06-12-1998 04 Barron Falls from Skyway.jpg

The Barron Falls, seen from the Skyrail stop

A bit earlier, we had seen the railway train, across the Gorge, snaking its way uphill.

06-12-1998 02 Kuranda train across gorge from cable way.jpg

The Kuranda train across the other side of the gorge

The Barron Falls drop a long way, but there was not a great deal of water coming over them.

The Barron River is dammed at the top, for a hydro electricity generating plant, and that affects the flow. But it would be really spectacular to see the Falls in a big Wet season.

06-12-1998 03 Barron Falls Gorge from Skyrail.jpg

The Barron River Gorge, seen from Skyrail

It took us 75 minutes to get to Kuranda.

Once there, we walked around and went to the Markets. I found these rather predictable, to the point of being boring. There was much New Age, hippie stuff. Actually, the same could be said of Kuranda as a whole! It did not live up to what I was expecting, as so much is made of the place as a “must have” experience.

We did buy K’s birthday present – for next year! A special fishing vest with lots of pockets. It was on sale, reduced from over $100 to $39. Apart from that, I bought postcards, some Tic-tac mints; we had a can of Coke and an ice cream each. As the day progressed I felt much better, though I didn’t want lunch. John was starting to feel off-colour too.

We walked to the very picturesque railway station, to catch the 2pm train. The station has beautiful gardens.

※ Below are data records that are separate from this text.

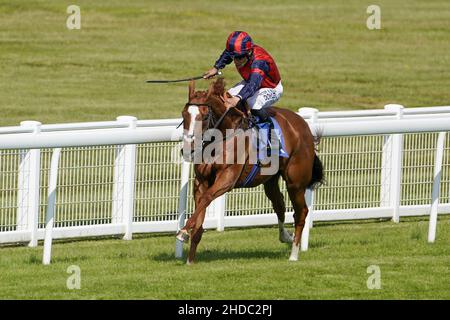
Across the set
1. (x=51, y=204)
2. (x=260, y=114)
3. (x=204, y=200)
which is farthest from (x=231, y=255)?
(x=51, y=204)

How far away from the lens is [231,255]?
396 inches

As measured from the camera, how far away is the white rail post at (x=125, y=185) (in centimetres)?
1133

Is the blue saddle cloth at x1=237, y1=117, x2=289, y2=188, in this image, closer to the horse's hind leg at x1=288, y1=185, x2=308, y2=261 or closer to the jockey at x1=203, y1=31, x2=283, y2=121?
the jockey at x1=203, y1=31, x2=283, y2=121

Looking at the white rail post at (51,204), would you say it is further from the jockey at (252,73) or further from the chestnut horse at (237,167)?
the jockey at (252,73)

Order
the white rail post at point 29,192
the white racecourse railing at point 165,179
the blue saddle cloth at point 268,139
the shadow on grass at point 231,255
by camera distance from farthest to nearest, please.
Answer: the white rail post at point 29,192 < the white racecourse railing at point 165,179 < the shadow on grass at point 231,255 < the blue saddle cloth at point 268,139

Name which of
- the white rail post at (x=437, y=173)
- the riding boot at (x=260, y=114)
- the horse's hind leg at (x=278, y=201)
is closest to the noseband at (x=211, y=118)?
the riding boot at (x=260, y=114)

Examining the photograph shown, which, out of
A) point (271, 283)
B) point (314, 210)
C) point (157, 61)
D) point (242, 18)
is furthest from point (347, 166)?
point (242, 18)

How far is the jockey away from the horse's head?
0.58 feet

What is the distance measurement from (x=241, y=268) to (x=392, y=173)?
3.55m

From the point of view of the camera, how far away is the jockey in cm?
965

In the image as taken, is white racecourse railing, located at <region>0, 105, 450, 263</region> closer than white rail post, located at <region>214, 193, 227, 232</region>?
Yes

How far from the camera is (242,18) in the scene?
79.7 ft

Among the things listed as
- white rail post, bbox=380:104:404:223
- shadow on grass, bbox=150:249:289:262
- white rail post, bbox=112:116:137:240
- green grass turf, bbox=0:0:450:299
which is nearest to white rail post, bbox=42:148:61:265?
green grass turf, bbox=0:0:450:299
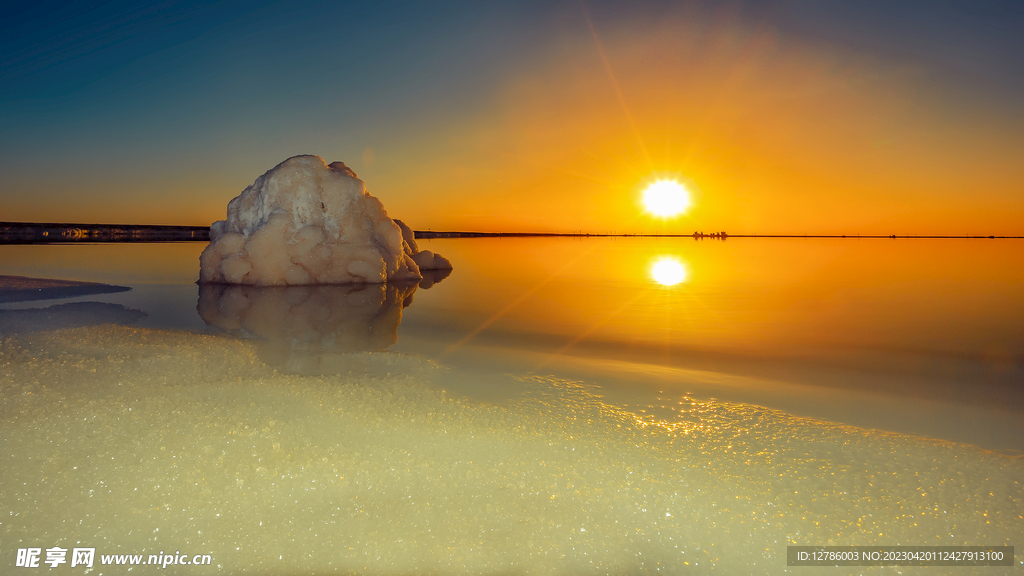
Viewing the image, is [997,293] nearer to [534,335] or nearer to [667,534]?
[534,335]

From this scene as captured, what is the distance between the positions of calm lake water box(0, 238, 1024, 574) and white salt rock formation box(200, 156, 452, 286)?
17.1ft

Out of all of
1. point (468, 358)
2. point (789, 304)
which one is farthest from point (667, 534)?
point (789, 304)

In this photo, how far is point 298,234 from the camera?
10.2 meters

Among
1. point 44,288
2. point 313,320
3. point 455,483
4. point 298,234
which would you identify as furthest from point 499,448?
point 44,288

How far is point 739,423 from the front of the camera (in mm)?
2750

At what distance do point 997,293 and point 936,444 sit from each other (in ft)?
33.2

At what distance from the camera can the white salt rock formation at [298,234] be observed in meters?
9.98

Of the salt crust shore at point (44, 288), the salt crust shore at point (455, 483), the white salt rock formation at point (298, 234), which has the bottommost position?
the salt crust shore at point (455, 483)

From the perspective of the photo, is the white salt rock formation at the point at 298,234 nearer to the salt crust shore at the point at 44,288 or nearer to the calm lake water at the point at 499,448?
the salt crust shore at the point at 44,288

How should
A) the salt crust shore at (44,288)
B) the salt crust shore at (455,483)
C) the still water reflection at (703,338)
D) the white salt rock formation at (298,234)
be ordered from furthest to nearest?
the white salt rock formation at (298,234), the salt crust shore at (44,288), the still water reflection at (703,338), the salt crust shore at (455,483)

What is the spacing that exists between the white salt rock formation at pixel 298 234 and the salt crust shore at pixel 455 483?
7424 millimetres

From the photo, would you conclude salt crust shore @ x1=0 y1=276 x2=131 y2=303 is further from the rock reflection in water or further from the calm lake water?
the calm lake water

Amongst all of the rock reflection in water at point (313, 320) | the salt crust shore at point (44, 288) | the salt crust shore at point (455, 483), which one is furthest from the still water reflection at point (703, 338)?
the salt crust shore at point (44, 288)

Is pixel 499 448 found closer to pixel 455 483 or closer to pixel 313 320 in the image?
pixel 455 483
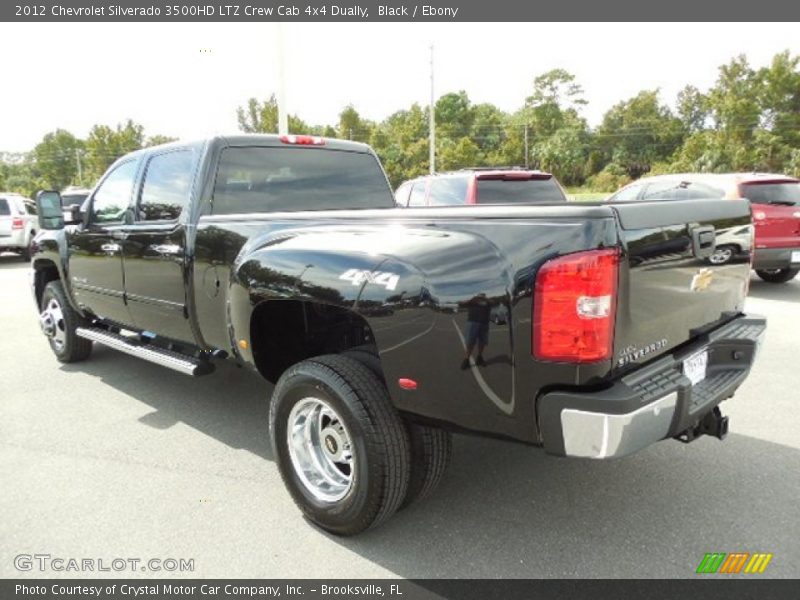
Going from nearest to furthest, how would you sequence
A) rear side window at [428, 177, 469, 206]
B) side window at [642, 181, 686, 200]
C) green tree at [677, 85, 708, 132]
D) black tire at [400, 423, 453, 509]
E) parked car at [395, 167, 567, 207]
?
black tire at [400, 423, 453, 509] < parked car at [395, 167, 567, 207] < rear side window at [428, 177, 469, 206] < side window at [642, 181, 686, 200] < green tree at [677, 85, 708, 132]

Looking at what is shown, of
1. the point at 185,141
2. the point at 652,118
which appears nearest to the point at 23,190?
the point at 652,118

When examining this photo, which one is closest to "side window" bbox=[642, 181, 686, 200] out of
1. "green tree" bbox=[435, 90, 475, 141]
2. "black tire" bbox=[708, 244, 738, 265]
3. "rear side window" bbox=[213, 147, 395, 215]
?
"rear side window" bbox=[213, 147, 395, 215]

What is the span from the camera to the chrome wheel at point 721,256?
8.63 ft

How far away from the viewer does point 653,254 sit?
2160mm

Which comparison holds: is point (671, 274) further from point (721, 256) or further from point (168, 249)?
point (168, 249)

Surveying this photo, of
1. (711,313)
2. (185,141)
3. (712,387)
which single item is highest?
(185,141)

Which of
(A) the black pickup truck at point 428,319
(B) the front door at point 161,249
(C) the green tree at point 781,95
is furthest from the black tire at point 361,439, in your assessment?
(C) the green tree at point 781,95

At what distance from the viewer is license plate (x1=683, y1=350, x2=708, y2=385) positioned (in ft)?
7.93

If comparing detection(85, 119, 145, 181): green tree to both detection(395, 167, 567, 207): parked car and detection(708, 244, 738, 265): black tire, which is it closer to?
detection(395, 167, 567, 207): parked car

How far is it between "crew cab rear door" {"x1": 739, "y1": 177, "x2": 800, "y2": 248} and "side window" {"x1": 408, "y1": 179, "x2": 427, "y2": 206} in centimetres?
454

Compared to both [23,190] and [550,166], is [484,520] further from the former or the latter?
[23,190]

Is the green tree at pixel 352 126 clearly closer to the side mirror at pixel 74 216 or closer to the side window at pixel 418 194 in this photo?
the side window at pixel 418 194

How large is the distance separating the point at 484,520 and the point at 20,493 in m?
2.53

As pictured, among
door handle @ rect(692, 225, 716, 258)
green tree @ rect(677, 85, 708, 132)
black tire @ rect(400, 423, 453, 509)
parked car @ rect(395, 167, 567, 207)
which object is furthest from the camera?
green tree @ rect(677, 85, 708, 132)
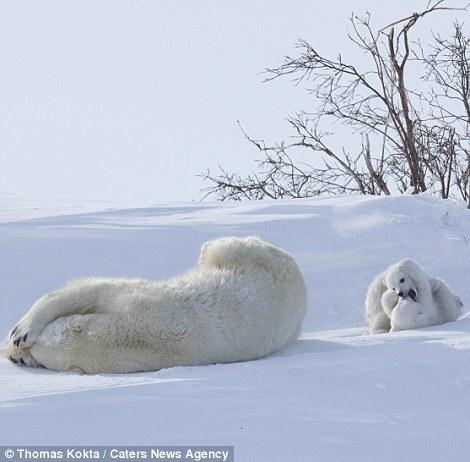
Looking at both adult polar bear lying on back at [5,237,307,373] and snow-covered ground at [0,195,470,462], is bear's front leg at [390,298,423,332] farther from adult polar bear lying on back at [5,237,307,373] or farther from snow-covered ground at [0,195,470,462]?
adult polar bear lying on back at [5,237,307,373]

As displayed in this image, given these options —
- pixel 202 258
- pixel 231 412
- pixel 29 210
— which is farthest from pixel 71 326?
pixel 29 210

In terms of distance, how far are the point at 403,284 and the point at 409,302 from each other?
15cm

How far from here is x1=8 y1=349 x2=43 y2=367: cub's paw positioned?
6.54m

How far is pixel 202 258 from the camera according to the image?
277 inches

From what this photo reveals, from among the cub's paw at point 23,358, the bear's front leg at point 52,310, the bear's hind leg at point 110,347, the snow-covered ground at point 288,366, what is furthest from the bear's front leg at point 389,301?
the cub's paw at point 23,358

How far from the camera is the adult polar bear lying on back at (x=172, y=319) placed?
636 centimetres

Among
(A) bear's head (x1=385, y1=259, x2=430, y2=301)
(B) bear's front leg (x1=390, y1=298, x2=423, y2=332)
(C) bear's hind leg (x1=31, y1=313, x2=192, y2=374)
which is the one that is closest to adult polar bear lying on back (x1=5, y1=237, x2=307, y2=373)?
(C) bear's hind leg (x1=31, y1=313, x2=192, y2=374)

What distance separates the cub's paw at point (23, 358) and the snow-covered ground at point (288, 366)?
11 centimetres

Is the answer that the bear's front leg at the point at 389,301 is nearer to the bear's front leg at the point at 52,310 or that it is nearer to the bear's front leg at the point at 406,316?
the bear's front leg at the point at 406,316

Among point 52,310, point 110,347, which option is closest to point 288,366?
point 110,347

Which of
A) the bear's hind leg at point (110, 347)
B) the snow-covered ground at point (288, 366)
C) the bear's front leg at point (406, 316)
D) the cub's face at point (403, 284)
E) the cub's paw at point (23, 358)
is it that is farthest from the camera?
the cub's face at point (403, 284)

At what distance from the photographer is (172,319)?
641cm

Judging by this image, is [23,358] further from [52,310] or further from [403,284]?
[403,284]

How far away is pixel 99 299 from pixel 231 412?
234 cm
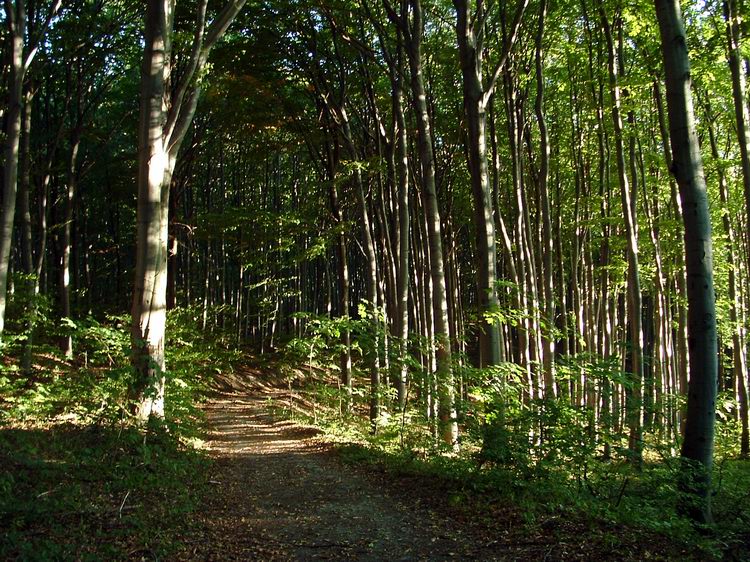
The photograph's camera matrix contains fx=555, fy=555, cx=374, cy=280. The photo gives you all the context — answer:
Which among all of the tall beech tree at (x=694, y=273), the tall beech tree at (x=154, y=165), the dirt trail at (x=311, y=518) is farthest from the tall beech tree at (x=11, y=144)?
the tall beech tree at (x=694, y=273)

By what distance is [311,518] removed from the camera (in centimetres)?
594

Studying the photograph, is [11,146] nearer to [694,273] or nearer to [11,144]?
[11,144]

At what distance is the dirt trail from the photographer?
189 inches

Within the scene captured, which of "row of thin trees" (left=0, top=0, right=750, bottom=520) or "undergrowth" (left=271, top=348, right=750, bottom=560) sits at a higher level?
"row of thin trees" (left=0, top=0, right=750, bottom=520)

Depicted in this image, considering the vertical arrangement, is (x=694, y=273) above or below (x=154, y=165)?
below

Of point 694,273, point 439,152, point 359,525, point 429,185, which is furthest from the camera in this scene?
point 439,152

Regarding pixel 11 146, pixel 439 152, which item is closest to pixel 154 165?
pixel 11 146

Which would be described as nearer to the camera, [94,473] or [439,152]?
[94,473]

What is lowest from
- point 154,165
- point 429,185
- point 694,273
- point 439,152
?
point 694,273

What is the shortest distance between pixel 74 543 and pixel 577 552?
3967mm

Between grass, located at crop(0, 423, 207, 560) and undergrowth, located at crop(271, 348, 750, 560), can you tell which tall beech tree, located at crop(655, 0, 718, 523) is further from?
grass, located at crop(0, 423, 207, 560)

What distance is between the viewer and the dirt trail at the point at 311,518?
15.8 feet

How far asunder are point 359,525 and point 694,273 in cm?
435

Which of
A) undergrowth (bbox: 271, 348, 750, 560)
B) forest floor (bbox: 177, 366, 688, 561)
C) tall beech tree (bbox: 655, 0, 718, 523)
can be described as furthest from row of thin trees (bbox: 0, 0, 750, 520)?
forest floor (bbox: 177, 366, 688, 561)
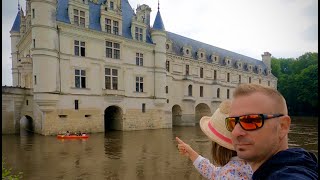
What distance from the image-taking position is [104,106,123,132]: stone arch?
25.3 meters

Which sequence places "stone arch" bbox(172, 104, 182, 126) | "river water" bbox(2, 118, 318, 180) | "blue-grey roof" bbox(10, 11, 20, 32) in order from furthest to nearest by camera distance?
"stone arch" bbox(172, 104, 182, 126) → "blue-grey roof" bbox(10, 11, 20, 32) → "river water" bbox(2, 118, 318, 180)

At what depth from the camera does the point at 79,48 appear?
22.4 meters

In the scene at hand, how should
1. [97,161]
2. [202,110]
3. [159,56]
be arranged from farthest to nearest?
[202,110] → [159,56] → [97,161]

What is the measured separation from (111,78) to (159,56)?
21.4 ft

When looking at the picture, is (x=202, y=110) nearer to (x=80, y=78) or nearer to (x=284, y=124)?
(x=80, y=78)

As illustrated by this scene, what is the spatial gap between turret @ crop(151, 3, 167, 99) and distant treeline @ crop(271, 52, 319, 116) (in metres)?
30.9

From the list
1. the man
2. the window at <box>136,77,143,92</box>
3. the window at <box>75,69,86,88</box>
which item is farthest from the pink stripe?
the window at <box>136,77,143,92</box>

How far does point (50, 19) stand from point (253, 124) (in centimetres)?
2222

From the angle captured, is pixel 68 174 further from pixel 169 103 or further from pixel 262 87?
pixel 169 103

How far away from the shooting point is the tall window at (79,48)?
72.8 ft

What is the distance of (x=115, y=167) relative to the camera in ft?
35.1

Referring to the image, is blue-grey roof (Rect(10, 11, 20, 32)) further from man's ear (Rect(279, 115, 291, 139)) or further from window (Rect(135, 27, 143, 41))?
man's ear (Rect(279, 115, 291, 139))

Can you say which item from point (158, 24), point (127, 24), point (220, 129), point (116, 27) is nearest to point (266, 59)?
point (158, 24)

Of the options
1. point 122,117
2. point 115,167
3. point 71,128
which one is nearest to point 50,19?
point 71,128
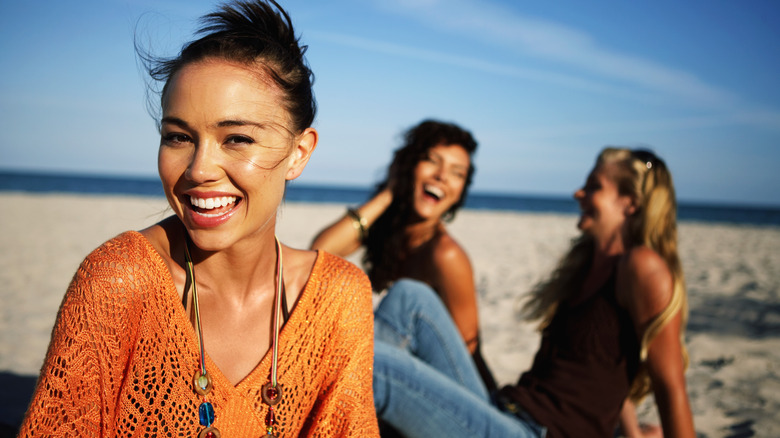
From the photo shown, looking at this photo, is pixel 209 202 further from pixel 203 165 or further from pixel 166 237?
pixel 166 237

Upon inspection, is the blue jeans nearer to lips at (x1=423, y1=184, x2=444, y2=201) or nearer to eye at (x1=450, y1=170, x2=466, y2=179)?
lips at (x1=423, y1=184, x2=444, y2=201)

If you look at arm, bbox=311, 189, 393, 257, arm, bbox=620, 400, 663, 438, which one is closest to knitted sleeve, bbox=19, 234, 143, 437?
arm, bbox=311, 189, 393, 257

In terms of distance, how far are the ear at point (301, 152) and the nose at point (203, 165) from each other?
10.8 inches

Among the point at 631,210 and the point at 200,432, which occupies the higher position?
the point at 631,210

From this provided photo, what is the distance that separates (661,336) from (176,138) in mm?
2185

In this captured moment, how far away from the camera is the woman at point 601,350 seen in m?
2.28

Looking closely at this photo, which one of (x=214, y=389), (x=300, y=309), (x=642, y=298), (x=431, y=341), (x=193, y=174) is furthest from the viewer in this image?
(x=431, y=341)

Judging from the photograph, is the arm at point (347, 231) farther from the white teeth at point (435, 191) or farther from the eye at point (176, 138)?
the eye at point (176, 138)

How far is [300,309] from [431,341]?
3.90ft

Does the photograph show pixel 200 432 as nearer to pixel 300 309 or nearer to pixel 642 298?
pixel 300 309

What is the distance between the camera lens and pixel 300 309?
172 cm

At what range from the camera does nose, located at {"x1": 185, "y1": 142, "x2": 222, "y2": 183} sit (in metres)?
1.39

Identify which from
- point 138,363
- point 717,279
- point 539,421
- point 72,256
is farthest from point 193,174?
Result: point 717,279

The train carriages are old style, like the originals – lots of polished wood and red leather seats. The seats are in facing pairs.

The train was no speed machine. It was pitch black through some of the longer tunnels. Much of the time, because of curves, we could see part of the train ahead of us, or behind. It actually felt rather precarious at times – narrow little railway, deep gorge below us! We stopped part way down the mountain, to view the Falls.

06-12-1998 05  Kuranda train stop tp view Barron Falls.jpg

The train stopped so we could get out and view the Falls

It was a good combination, to go up by the cable car and down by the train – different views from each and a different pace. One so modern and the other a step back in time.

06-12-1998 07 waterfall from Kuranda train stop.jpg

Barron Falls, seen at the train stop – late afternoon shadow

It took two hours to go down by train. We got off at Freshwater Connection, rather than go all the way into Cairns city. However, our bus transport driver decided to drop some other travellers off in the city, first, so we had a very round-about way back to the caravan park. It was dark by the time we got back, so it had been a long and full day.


The straight route of Skyrail in red; the train route in pink

I think that, for new visitors to Cairns, I would list this at the top as a “must do”.

I was really pleased that my stomach had behaved all day, but John did not feel well. However, he thought he’d like me to make some fried rice for tea. It was quite late by the time that was done.